Improved medical technology changed the game once more. Polyps may bleed intermittently, allowing small amounts of blood into the stool that are not immediately visible to the naked eye. In the late 1960s, fecal occult blood testing (FOBT) was developed, allowing otherwise invisible amounts of blood to be detected and serving as an early warning sign of colorectal cancer. This required only a simple stool sample, and no tubes needed to be inserted into any orifices.

By the middle of the 1970s, flexible colonoscopy was developed. Instead of a rigid scope with limited reach, the colonoscope was flexible, allowing easier passage throughout the entire colon, with its many twists and turns. A positive test for fecal occult blood could now be followed up by a relatively simple colonoscopy that could both detect and remove polyps.¹⁷

In 1993, findings from the National Polyp Study proved that this combined approach reduced colorectal cancer by a stunning 76 to 90 percent¹⁸ and cancer deaths by 51 percent.¹⁹ The 1993 Minnesota Colon Cancer Control Study confirmed that screening with fecal occult blood and colonoscopy reduced death from colorectal cancer by 33 percent.²⁰ This was not just a home run for cancer prevention and treatment; it was a grand slam.

Currently, the U.S. Preventive Services Task Force (USPSTF) recommends screening with FOBT or colonoscopy starting at age fifty and until age seventy-five. Colonoscopy has the advantage of being able to both detect the polyp and remove it immediately. Screening rates have increased from the 20 percent range in the 1990s to approximately 65 percent in the United States today.²¹

The increased screening has steadily decreased deaths from colorectal cancer, but the 2019 statistics contain some disturbing data: this cancer is increasing disproportionately in younger patients, likely related to the ongoing and increasing obesity crisis. The American Cancer Society estimates that 55 percent of colorectal cancers are attributable to modifiable risk factors, predominantly excess body weight. For those patients over age fifty-five, colorectal cancer decreased by 3.7 percent per year from 2006 to 2015; but for those younger than fifty-five, it increased by 1.8 percent.

Both cervical cancer and colorectal cancer progress in a fairly orderly fashion, from a premalignant condition to invasive cancer. This provides a window of opportunity where early detection and intervention can stop cancer’s progression. Hopes were high that these successes could be repeated for the other big killers, breast and prostate cancer, through mammography and prostate-specific antigen (PSA) blood testing, respectively.

* * * *

:: TASK SET ::
• A. Answer these questions from the excerpt on colorectal cancer screening:
(i) When was fecal occult blood testing developed?
(ii) By what percentage did the 1993 Minnesota Colon Cancer Control Study find that screening reduced death from colorectal cancer?
(iii) What is the approximate screening rate in the United States today?
• B. Reproduce the part of the excerpt on colorectal cancer screening that opens with the words "The increased screening" and closes with "by 1.8 percent.", swapping "modifiable risk factors" for "preventable risk factors".

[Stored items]
* * * *

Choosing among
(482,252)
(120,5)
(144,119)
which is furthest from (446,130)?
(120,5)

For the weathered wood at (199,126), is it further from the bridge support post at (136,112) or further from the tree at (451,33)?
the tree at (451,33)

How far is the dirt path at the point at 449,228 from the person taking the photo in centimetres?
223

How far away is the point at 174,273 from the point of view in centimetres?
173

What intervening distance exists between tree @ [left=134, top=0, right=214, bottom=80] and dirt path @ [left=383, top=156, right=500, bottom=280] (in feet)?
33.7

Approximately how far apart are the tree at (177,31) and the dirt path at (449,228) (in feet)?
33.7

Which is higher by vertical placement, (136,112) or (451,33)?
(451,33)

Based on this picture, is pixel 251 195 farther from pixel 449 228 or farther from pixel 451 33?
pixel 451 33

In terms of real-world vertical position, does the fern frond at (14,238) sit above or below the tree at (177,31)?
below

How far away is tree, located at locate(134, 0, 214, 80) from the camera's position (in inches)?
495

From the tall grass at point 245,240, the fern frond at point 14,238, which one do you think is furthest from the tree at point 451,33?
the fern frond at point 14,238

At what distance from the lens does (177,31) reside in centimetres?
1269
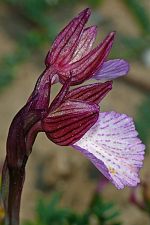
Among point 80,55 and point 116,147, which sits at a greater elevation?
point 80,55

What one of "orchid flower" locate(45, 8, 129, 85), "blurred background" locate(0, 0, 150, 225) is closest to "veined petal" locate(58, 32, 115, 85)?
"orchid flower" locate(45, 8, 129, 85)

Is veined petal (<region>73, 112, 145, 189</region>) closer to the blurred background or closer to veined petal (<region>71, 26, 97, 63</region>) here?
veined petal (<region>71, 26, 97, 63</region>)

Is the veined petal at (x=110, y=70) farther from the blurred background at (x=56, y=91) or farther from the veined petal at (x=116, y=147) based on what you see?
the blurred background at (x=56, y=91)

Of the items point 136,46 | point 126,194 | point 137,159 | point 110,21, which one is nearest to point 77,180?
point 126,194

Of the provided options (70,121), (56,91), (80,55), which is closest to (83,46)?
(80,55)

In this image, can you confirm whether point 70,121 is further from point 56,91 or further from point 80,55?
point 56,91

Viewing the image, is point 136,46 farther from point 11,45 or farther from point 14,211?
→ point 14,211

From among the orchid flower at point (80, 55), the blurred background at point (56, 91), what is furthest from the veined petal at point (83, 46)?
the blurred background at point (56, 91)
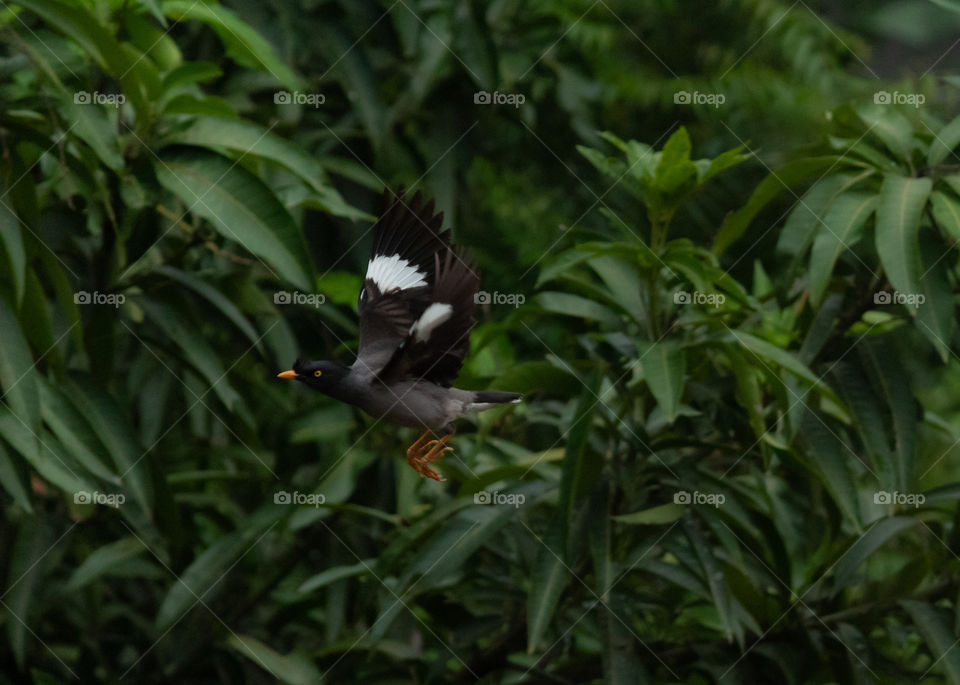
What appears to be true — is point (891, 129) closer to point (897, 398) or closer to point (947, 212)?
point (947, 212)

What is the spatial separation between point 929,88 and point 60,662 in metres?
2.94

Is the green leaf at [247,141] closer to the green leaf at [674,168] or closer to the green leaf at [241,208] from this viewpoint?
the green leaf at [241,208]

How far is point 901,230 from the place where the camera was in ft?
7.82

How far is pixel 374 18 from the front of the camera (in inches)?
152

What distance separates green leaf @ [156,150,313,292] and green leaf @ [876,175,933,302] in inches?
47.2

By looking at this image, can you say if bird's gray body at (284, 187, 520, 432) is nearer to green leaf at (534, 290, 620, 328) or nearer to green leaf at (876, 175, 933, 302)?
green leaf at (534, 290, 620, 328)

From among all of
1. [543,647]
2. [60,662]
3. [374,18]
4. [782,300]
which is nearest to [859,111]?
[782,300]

* * * *

:: TASK RESPONSES ::
• A.
(i) In the late 1960s.
(ii) By 33 percent.
(iii) Approximately 65 percent.

• B.
The increased screening has steadily decreased deaths from colorectal cancer, but the 2019 statistics contain some disturbing data: this cancer is increasing disproportionately in younger patients, likely related to the ongoing and increasing obesity crisis. The American Cancer Society estimates that 55 percent of colorectal cancers are attributable to preventable risk factors, predominantly excess body weight. For those patients over age fifty-five, colorectal cancer decreased by 3.7 percent per year from 2006 to 2015; but for those younger than fifty-five, it increased by 1.8 percent.